Studies of Bungarus fasciatus venom NAD glycohydrolase. Inhibition, modification, and transglycosidation reactions.

The properties of the NAD-binding domain of Bungarus fasciatus venom NAD glycohydrolase were investigated by a number of biochemical techniques. Inhibitor studies indicated that an intact dinucleotide was required for effective enzyme recognition. Adenosine derivatives, AMP, ADP, ATP, adenosine diphosphoribose (ADP-rib), and 2'-phosphoadenosine diphosphoribose (phospho-ADP-rib), were linear competitive inhibitors of the NADase-catalyzed reaction. Nicotinamide analogs were noncompetitive inhibitors with Ki values that varied with the nature and position of substituent groups. Selective enzyme inactivation by 2,4-pentanedione indicated the importance of a lysinyl residue for NADase activity. The importance of a carboxyl group was also indicated by the sensitivity of the NADase toward N-ethyl-5-phenyl-isoxazolium-3'-sulfonate (Woodward's Reagent K).

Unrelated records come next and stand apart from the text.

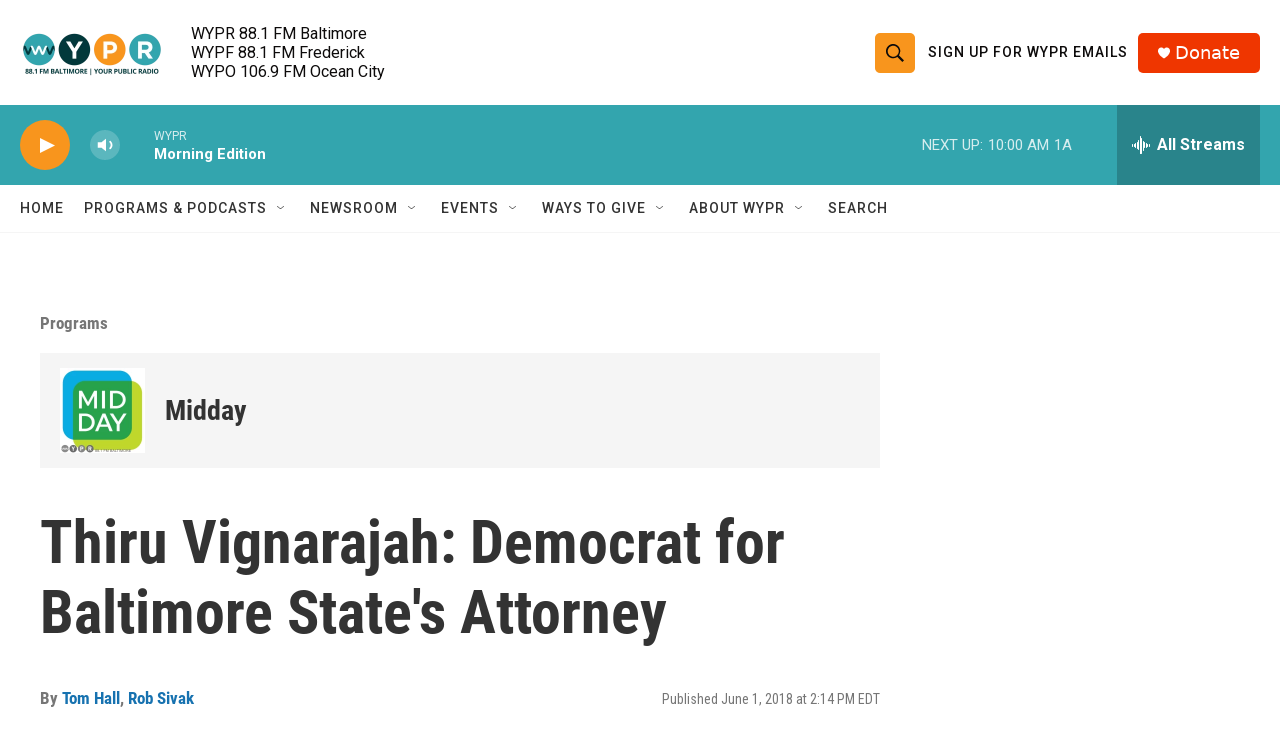

--- FILE ---
content_type: text/html; charset=utf-8
request_url: https://www.google.com/recaptcha/api2/aframe
body_size: 183
content:
<!DOCTYPE HTML><html><head><meta http-equiv="content-type" content="text/html; charset=UTF-8"></head><body><script nonce="AlqZLBPUiaCNTxhvsh33Gw">/** Anti-fraud and anti-abuse applications only. See google.com/recaptcha */ try{var clients={'sodar':'https://pagead2.googlesyndication.com/pagead/sodar?'};window.addEventListener("message",function(a){try{if(a.source===window.parent){var b=JSON.parse(a.data);var c=clients[b['id']];if(c){var d=document.createElement('img');d.src=c+b['params']+'&rc='+(localStorage.getItem("rc::a")?sessionStorage.getItem("rc::b"):"");window.document.body.appendChild(d);sessionStorage.setItem("rc::e",parseInt(sessionStorage.getItem("rc::e")||0)+1);localStorage.setItem("rc::h",'1768821246914');}}}catch(b){}});window.parent.postMessage("_grecaptcha_ready", "*");}catch(b){}</script></body></html>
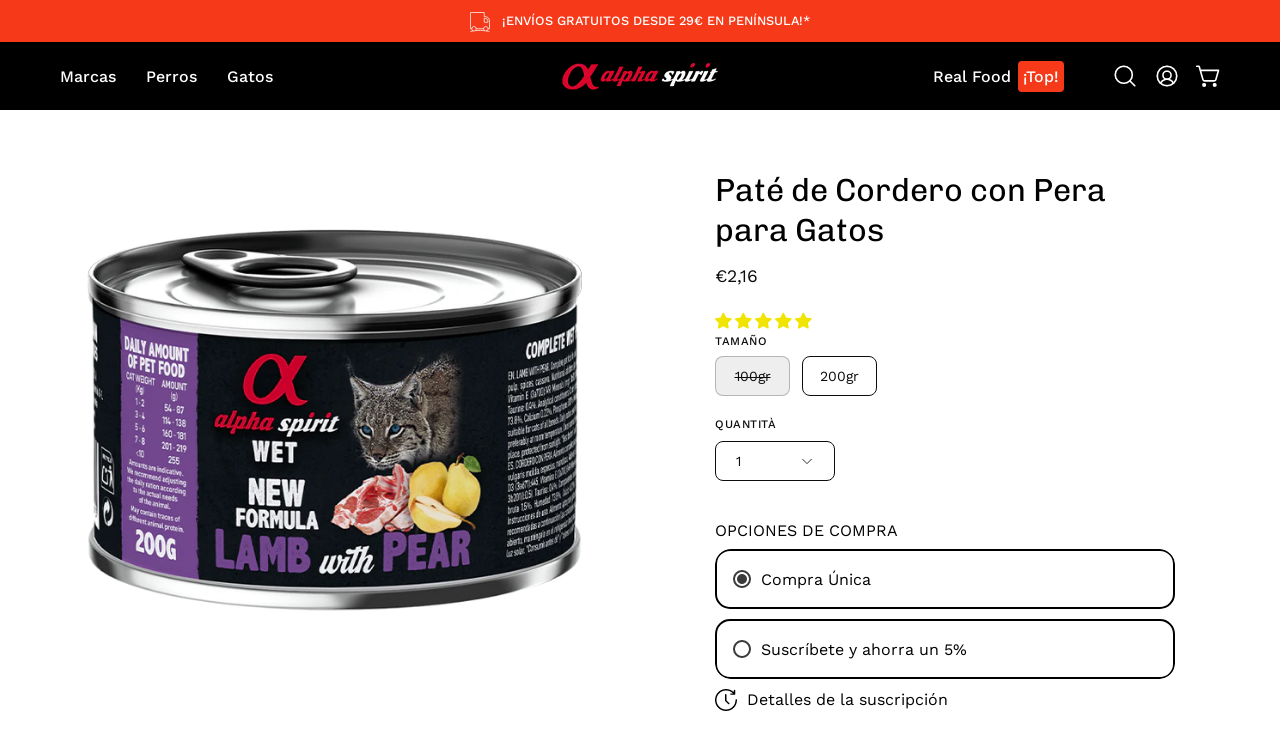

--- FILE ---
content_type: text/html; charset=utf-8
request_url: https://www.aspiritpetfood.store/it-it/products/alimento-humedo-de-cordero-con-pera-200gr?section_id=api-product-grid-item
body_size: 964
content:
<div id="shopify-section-api-product-grid-item" class="shopify-section"><div data-api-content><div class="product-grid-item carousel__item one-quarter mobile--one-half grid-item--column-1 grid-item--even grid-item--third-tablet"
   data-slide
  data-product-block
  
    data-aos-intersection="0.3"
  
  
  id="product-item--api-product-grid-item--8400112124230--1769071371"><hover-slideshow class="product-grid-item__image"
    
      data-aos="fade-left"
      
        data-aos-anchor="||itemAosAnchor||"
      
      
        data-aos-custom-init
      
      data-aos-delay="||itemAosDelay||"
    
    data-product-media-container
  ><div class="product__media__container product__media__container--landscape" style="--aspect-ratio: 1.1316666666666666;">
      <a class="product__media__holder"
        href="/it-it/products/alimento-humedo-de-cordero-con-pera-200gr"
        aria-label="Paté de Cordero con Pera para Gatos"
        data-grid-link
         ><deferred-loading
            class="product__media__image product__media__image--hover-slide"
            data-product-media-featured
            
          >
<figure class="lazy-image background-size-cover is-loading product__media product__media--featured-visible"
        style=""
        data-product-image
              data-grid-image>
        <img src="//www.aspiritpetfood.store/cdn/shop/files/20.LAMBWITHPEAR200G.png?crop=center&amp;height=746&amp;v=1714721060&amp;width=679" alt="20.LAMBWITHPEAR200G.png" width="679" height="746" loading="lazy" sizes="(min-width: 1440px) calc((100vw - 120px - 60px) / 4), (min-width: 1024px) calc((100vw - 120px - 60px) / 4), (min-width: 768px) calc((100vw - 40px - 40px) / 3), calc((100vw - 40px - 20px) / 2)" srcset="
//www.aspiritpetfood.store/cdn/shop/files/20.LAMBWITHPEAR200G.png?v=1714721060&amp;width=180 180w, //www.aspiritpetfood.store/cdn/shop/files/20.LAMBWITHPEAR200G.png?v=1714721060&amp;width=240 240w, //www.aspiritpetfood.store/cdn/shop/files/20.LAMBWITHPEAR200G.png?v=1714721060&amp;width=300 300w, //www.aspiritpetfood.store/cdn/shop/files/20.LAMBWITHPEAR200G.png?v=1714721060&amp;width=360 360w, //www.aspiritpetfood.store/cdn/shop/files/20.LAMBWITHPEAR200G.png?v=1714721060&amp;width=400 400w, //www.aspiritpetfood.store/cdn/shop/files/20.LAMBWITHPEAR200G.png?v=1714721060&amp;width=460 460w, //www.aspiritpetfood.store/cdn/shop/files/20.LAMBWITHPEAR200G.png?v=1714721060&amp;width=540 540w, //www.aspiritpetfood.store/cdn/shop/files/20.LAMBWITHPEAR200G.png?v=1714721060&amp;width=560 560w, //www.aspiritpetfood.store/cdn/shop/files/20.LAMBWITHPEAR200G.png?v=1714721060&amp;width=590 590w, //www.aspiritpetfood.store/cdn/shop/files/20.LAMBWITHPEAR200G.png?v=1714721060&amp;width=606 606w, //www.aspiritpetfood.store/cdn/shop/files/20.LAMBWITHPEAR200G.png?v=1714721060&amp;width=630 630w, //www.aspiritpetfood.store/cdn/shop/files/20.LAMBWITHPEAR200G.png?v=1714721060&amp;width=670 670w" class="is-loading">
      </figure><span class="visually-hidden">Paté de Cordero con Pera para Gatos</span>
          </deferred-loading><div class="product__media__hover product__media__hover--slide product__media__slider" data-hover-slideshow-holder><div class="product__media__slide" data-hover-slideshow-item>
<figure class="lazy-image background-size-cover is-loading product__media"
        style=""
        >
        <img src="//www.aspiritpetfood.store/cdn/shop/files/20.LAMBWITHPEAR100G.png?crop=center&amp;height=746&amp;v=1714721060&amp;width=679" alt="20.LAMBWITHPEAR100G.png" width="679" height="746" loading="lazy" sizes="(min-width: 1440px) calc((100vw - 120px - 60px) / 4), (min-width: 1024px) calc((100vw - 120px - 60px) / 4), (min-width: 768px) calc((100vw - 40px - 40px) / 3), calc((100vw - 40px - 20px) / 2)" srcset="
//www.aspiritpetfood.store/cdn/shop/files/20.LAMBWITHPEAR100G.png?v=1714721060&amp;width=180 180w, //www.aspiritpetfood.store/cdn/shop/files/20.LAMBWITHPEAR100G.png?v=1714721060&amp;width=240 240w, //www.aspiritpetfood.store/cdn/shop/files/20.LAMBWITHPEAR100G.png?v=1714721060&amp;width=300 300w, //www.aspiritpetfood.store/cdn/shop/files/20.LAMBWITHPEAR100G.png?v=1714721060&amp;width=360 360w, //www.aspiritpetfood.store/cdn/shop/files/20.LAMBWITHPEAR100G.png?v=1714721060&amp;width=400 400w, //www.aspiritpetfood.store/cdn/shop/files/20.LAMBWITHPEAR100G.png?v=1714721060&amp;width=460 460w, //www.aspiritpetfood.store/cdn/shop/files/20.LAMBWITHPEAR100G.png?v=1714721060&amp;width=540 540w, //www.aspiritpetfood.store/cdn/shop/files/20.LAMBWITHPEAR100G.png?v=1714721060&amp;width=560 560w, //www.aspiritpetfood.store/cdn/shop/files/20.LAMBWITHPEAR100G.png?v=1714721060&amp;width=590 590w, //www.aspiritpetfood.store/cdn/shop/files/20.LAMBWITHPEAR100G.png?v=1714721060&amp;width=606 606w, //www.aspiritpetfood.store/cdn/shop/files/20.LAMBWITHPEAR100G.png?v=1714721060&amp;width=630 630w, //www.aspiritpetfood.store/cdn/shop/files/20.LAMBWITHPEAR100G.png?v=1714721060&amp;width=670 670w" class="is-loading">
      </figure></div></div></a><div class="product-grid-item__quick-buy"
        
          data-aos="fade"
          
            data-aos-anchor="||itemAosAnchor||"
          
          
            data-aos-custom-init
          
          data-aos-delay="||itemAosDelay||"
        ><a class="btn--quick rounded"
              href="/it-it/products/alimento-humedo-de-cordero-con-pera-200gr"
              aria-label="Acquisto rapido"
              data-handle="alimento-humedo-de-cordero-con-pera-200gr"
              data-button-quick-view
              data-grid-link
              >
              <span class="btn__inner">
                <svg aria-hidden="true" focusable="false" role="presentation" class="icon icon-shopping-cart" viewBox="0 0 192 192"><path d="M60 171a9 9 0 0 0 9-9 9 9 0 0 0-9-9 9 9 0 0 0-9 9 9 9 0 0 0 9 9ZM138 171a9 9 0 0 0 9-9 9 9 0 0 0-9-9 9 9 0 0 0-9 9 9 9 0 0 0 9 9Z" fill="currentColor"/><path d="M31.725 54h134.55l-19.8 69.3a11.926 11.926 0 0 1-11.55 8.7h-71.85a11.925 11.925 0 0 1-11.55-8.7l-27.15-94.95A6 6 0 0 0 18.6 24H6" stroke="currentColor" stroke-linecap="round" stroke-linejoin="round"/><circle class="cart-indicator" cx="96" cy="93" r="15"/></svg>
                <span class="btn__text">Acquisto rapido</span>
                <span class="btn__loader">
                  <svg height="18" width="18" class="svg-loader">
                    <circle r="7" cx="9" cy="9" />
                    <circle stroke-dasharray="87.96459430051421 87.96459430051421" r="7" cx="9" cy="9" />
                  </svg>
                </span>
              </span>
            </a></div></div>
  </hover-slideshow><div class="product-grid-item__info product-grid-item__info--left"
    
      data-aos="fade-left"
      
        data-aos-anchor="||itemAosAnchor||"
      
      
        data-aos-custom-init
      
      data-aos-delay="||itemAosDelay||"
    >
      <a class="product-grid-item__title font-heading" href="/it-it/products/alimento-humedo-de-cordero-con-pera-200gr" aria-label="Paté de Cordero con Pera para Gatos" data-grid-link>Paté de Cordero con Pera para Gatos</a>
<p class="product-cutline" style="color: var(--text);">100gr | 200gr</p><a class="product-grid-item__price price price--bold" href="/it-it/products/alimento-humedo-de-cordero-con-pera-200gr" data-grid-link>
Da €1,66</a>
</div>
</div></div></div>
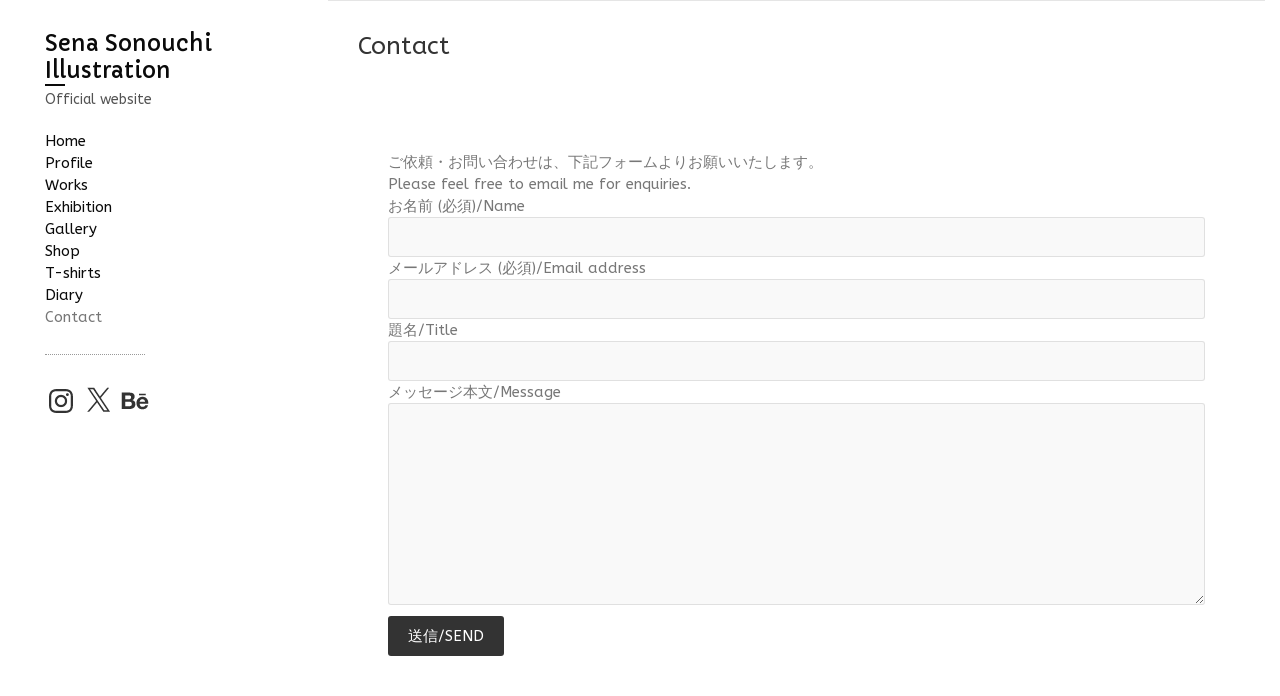

--- FILE ---
content_type: text/css
request_url: http://senasonouchi.com/wp-content/themes/wp-portfolio-pro-child/style.css?ver=6.9
body_size: 115
content:
/*
Theme Name: wp-portfolio-pro-child
Template: wp-portfolio-pro
*/
 
@import url('../wp-portfolio-pro/style.css');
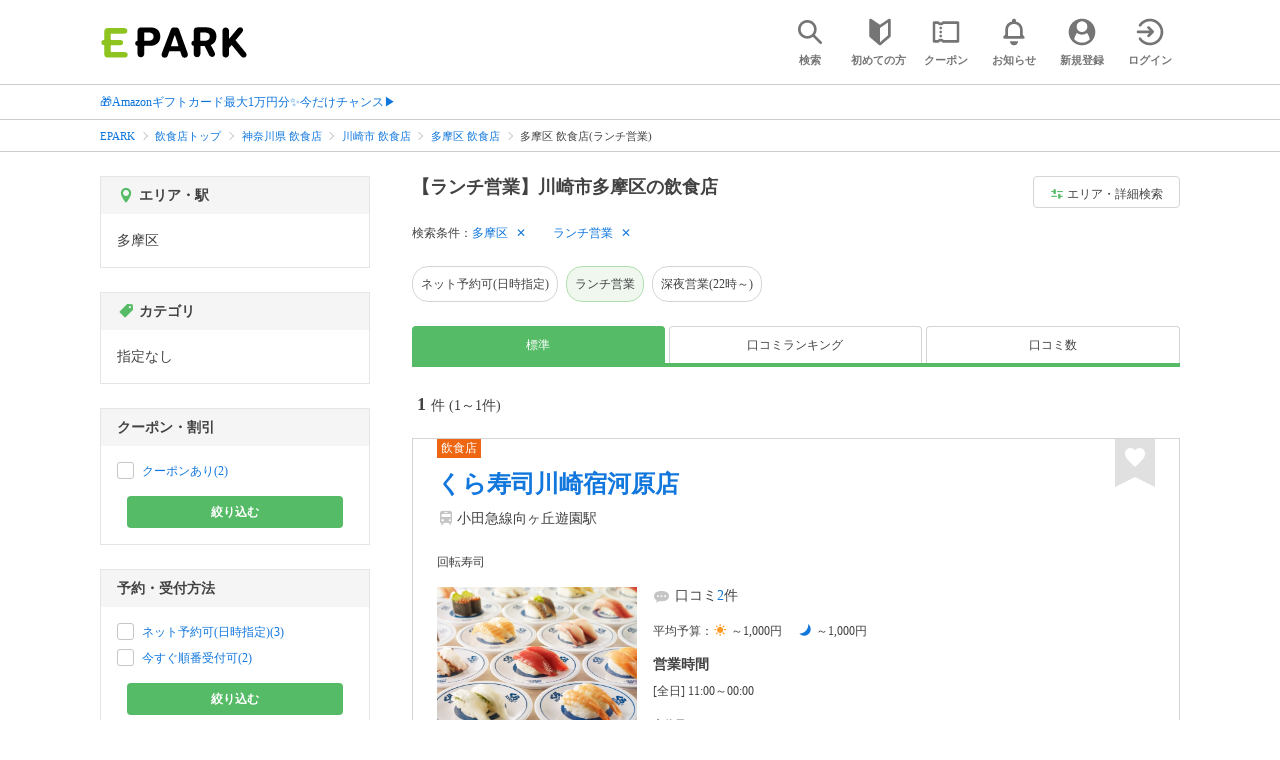

--- FILE ---
content_type: text/html; charset=UTF-8
request_url: https://epark.jp/v2auth/sso
body_size: 625
content:
https://v1-account.epark.jp/auth/sso?client_id=epark_faspa&redirect_uri=https%3A%2F%2Fepark.jp%2Fv2auth&state=LdA0tJdbFKrKqVA8WcgBinlJr00D0ntVZkayY6Sj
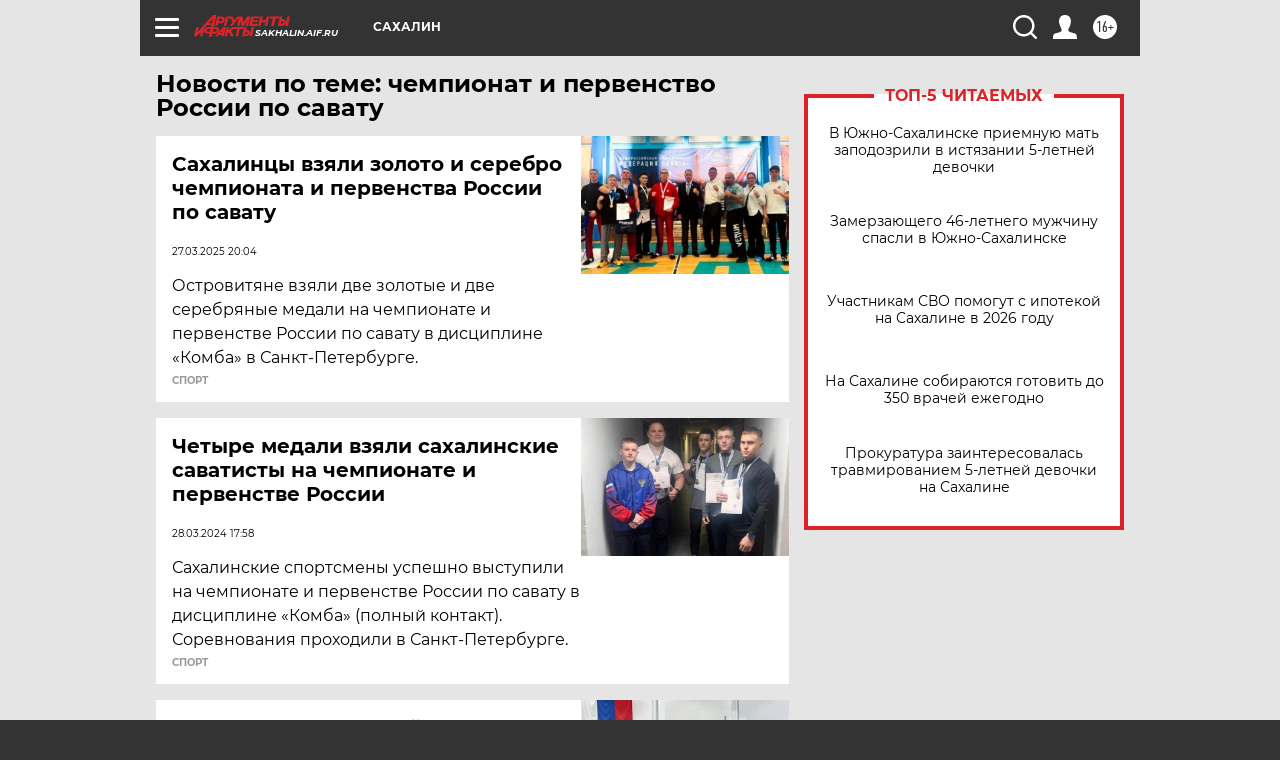

--- FILE ---
content_type: text/html
request_url: https://tns-counter.ru/nc01a**R%3Eundefined*aif_ru/ru/UTF-8/tmsec=aif_ru/135639930***
body_size: -73
content:
CE3D6E1A697301D8X1769144792:CE3D6E1A697301D8X1769144792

Reagents which modified sulfhydryl, histidyl, and arginyl residues were not effective in inactivating B. fasciatus venom NADase. The purified snake venom NADase catalyzed a transglycosidation (pyridine base exchange) reaction. The functioning of a variety of substituted pyridine bases in this reaction was demonstrated by the formation of the corresponding NAD analogs. Kinetic studies of the transglycosidation reaction were consistent with the partitioning of an enzyme-ADP-rib intermediate between water and the substituted pyridine base. Concentrations of pyridine bases required for enzyme inhibition differed significantly from those needed for the pyridine base exchange reaction, suggesting two sites or two forms of the NADase differing in affinity for pyridine bases. A number of NAD analogs were also shown to be effective ribosyl donors in the transglycosidation reaction.